Forscher sind nun der Meinung, dass Gähnen nicht, wie bisher angenommen, das Gehirn mit Sauerstoff versorgt oder abkühlt. Vielmehr ist Sozialverhalten als Grund für das herzhafte "Mundaufreißen" wahrscheinlich. Menschen sind auf das Leben in der Gruppe angewiesen und haben sich dementsprechend entwickelt. Schon Babys reagieren auf Gefühle, die sie aus den Augen ihrer Eltern lesen. Das Gähnen ansteckend wirkt, soll ebenfalls auf unsere Ausrichtung auf die Gruppe zurückzuführen sein. Denn je besser wir jemanden kennen, desto eher gähnen wir mit ihm mit. Menschen mit Erkrankungen des Autismus-Spektrums weisen oft fehlende Empathie auf und werden demnach vom Gähnen anderer nicht angesteckt.
Ein Erklärungsansatz dafür, warum Gähnen ansteckend ist, könnte noch aus Urzeiten stammen. Damit zusammenlebende Gruppen gemeinsamen Aktivitäten nachgehen konnten, mussten sie einen ähnlichen Schlafrhythmus einhalten. Durch das Gähnen signalisierten die ersten, die müde wurden, den anderen, dass es an der Zeit war schlafen zu gehen. Indem die anderen das Gähnen nachahmten, drückten sie Einverständnis zum baldigen Einschlafen aus.
Ansteckendes Gähnen ist auch bei unterschiedlichen Spezies möglich.
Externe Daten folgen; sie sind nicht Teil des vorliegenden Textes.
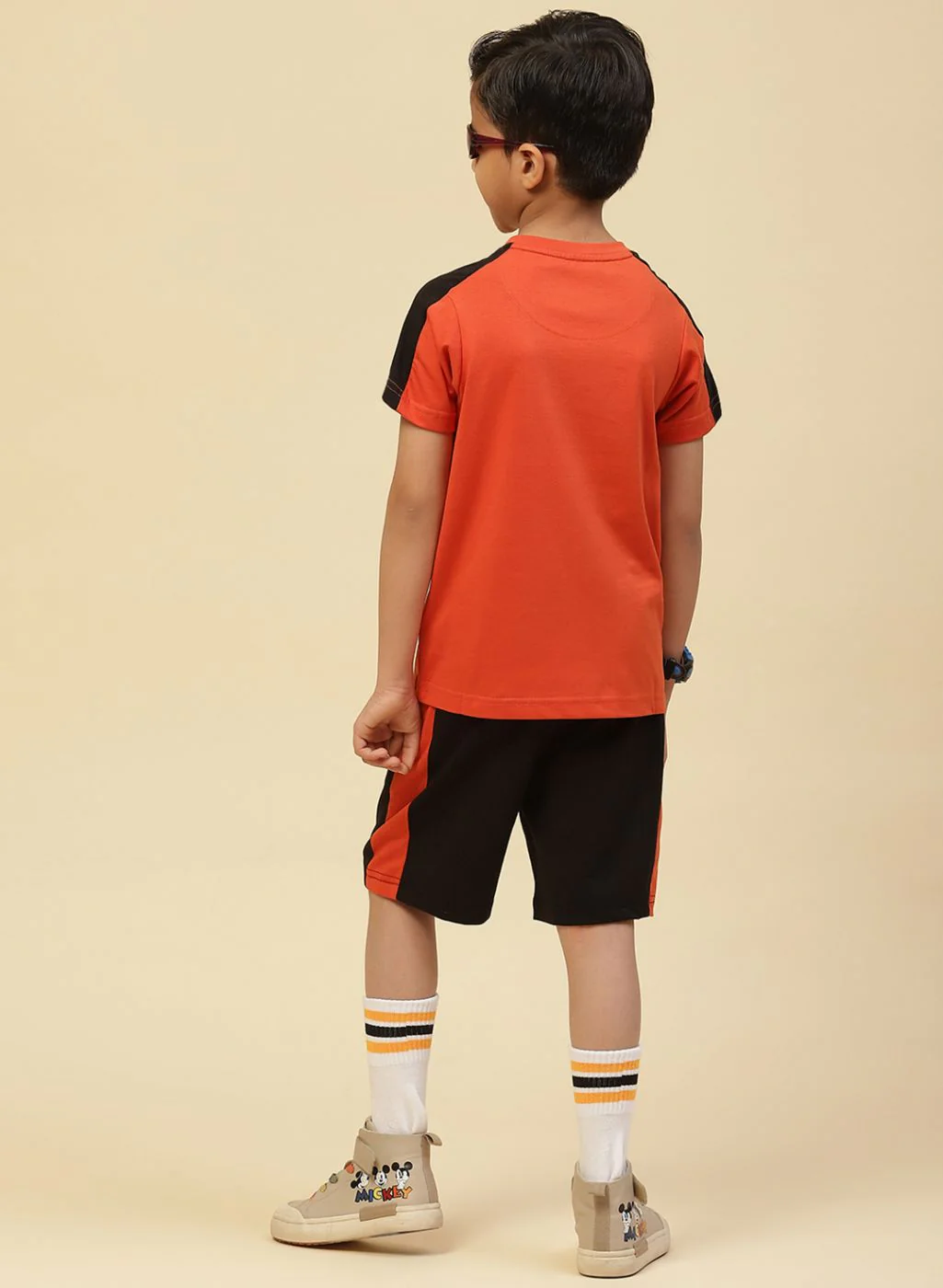 Boys Orange Printed Bermuda Set - Image 4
Manche Tiere gähnen sogar, wenn Menschen das tun. Bei Schimpansen liegt das wahrscheinlich an ihrer Ähnlichkeit zum Menschen; bei Hunden daran, dass sie seit Jahrhunderten mit dem Menschen zusammenleben.
Elisabetta Palagi und ihr Team ließen dazu verschiedene Tier-Arten einander beim Gähnen zusehen. Bei vertrauten Artgenossen gähnten Schimpansen am häufigsten mit. Da sie die Gähnenden bereits kannten, fühlten sie sich sicher, sind die Forscher überzeugt. Da Gähnen mit dem Einschlafen in Verbindung gebracht wird, ist logisch, dass ein Sicherheitsgefühl die Gähn-Wahrscheinlichkeit fördert. In einer bekannten Gruppe fühlen sich Schimpansen wohler, was ihnen ein gutes Klima zum Einschlafen bietet. Deshalb gähnen sie dann eher.
Dieselbe Erfahrung machten die US-amerikanischen Forscher auch bei Menschen. Wie bei Schimpansen wurde auch hier in einer Gruppe, die sich kannte, häufiger mitgegähnt. In einem Experiment gähnten Menschen bei Fremden am seltensten, bei Freunden schon öfters und bei Familienmitglieder sehr häufig mit. Das bestätigt, dass Menschen sich wohl fühlen müssen, um gut schlafen zu können, und sich in ihrem Schlafverhalten an einer bekannten Gruppe orientieren.
Außerdem stellten die Forscher auch fest, dass mitfühlende Menschen generell häufiger mitgähnten. Wer sich gut in andere hineinversetzen kann, möchte durch eine ähnliche Körpersprache Sympathie bekunden. Dazu zählt auch das Mitgähnen.